U.S. Box Office Expected to Plunge by 81 Percent in 2020

The U.S. box office is expected to drop by 81 percent this year as the coronavirus continues to decimate domestic moviegoing, according to new analyst report from MoffettNathanson. The report recommends that cinema chains swallow their pride and team up with streaming services like Netflix as a “lifeline to get more product on movie screens.”

While cinemas in many areas have re-opened, key markets in Democrat-controlled states like New York and California remain closed, which has had a chilling effect on Hollywood studios who remain wary of putting their movies in theaters. The disappointing domestic release of Tenet has prompted studios to delay many of their tentpole releases to 2021.
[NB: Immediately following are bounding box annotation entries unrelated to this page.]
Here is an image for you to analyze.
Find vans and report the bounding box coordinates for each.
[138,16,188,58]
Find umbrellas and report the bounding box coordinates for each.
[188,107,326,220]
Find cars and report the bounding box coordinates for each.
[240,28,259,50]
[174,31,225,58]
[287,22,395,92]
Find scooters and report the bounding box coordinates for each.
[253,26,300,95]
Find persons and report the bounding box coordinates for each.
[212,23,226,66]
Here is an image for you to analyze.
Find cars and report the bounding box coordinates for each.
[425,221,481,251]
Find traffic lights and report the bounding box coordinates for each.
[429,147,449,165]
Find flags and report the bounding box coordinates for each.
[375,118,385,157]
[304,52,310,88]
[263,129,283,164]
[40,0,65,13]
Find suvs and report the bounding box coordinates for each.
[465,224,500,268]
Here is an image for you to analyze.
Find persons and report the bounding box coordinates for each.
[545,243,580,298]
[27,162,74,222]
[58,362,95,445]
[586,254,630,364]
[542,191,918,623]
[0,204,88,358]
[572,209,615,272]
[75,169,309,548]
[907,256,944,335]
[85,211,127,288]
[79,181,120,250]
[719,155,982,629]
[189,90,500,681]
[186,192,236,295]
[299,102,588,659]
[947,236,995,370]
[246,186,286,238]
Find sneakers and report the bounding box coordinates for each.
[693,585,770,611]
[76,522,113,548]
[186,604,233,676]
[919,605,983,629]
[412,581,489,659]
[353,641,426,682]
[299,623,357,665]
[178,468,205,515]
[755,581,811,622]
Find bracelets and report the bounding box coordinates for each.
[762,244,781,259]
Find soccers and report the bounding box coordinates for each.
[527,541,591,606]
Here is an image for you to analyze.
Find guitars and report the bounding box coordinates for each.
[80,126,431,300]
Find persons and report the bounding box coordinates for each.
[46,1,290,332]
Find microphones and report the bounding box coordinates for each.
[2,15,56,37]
As a result, cinemas are still starving for movies that could lure back customers.

“2020 unfortunately now looks like a year where the domestic box office is set to plummet 81 percent,” MoffettNathanson’s Robert Fishman concluded in the report, according to The Hollywood Reporter.

Fishman said the market could take a couple of years to bounce back. “Factoring in the studio supply and potential consumer demand issues, we now forecast 2021 to be depressed at 35 percent below 2019, or $7.4 billion, before growing 23 percent to $9.1 billion in 2022.”

In the meantime, he recommended cinema chains join forces with streaming services.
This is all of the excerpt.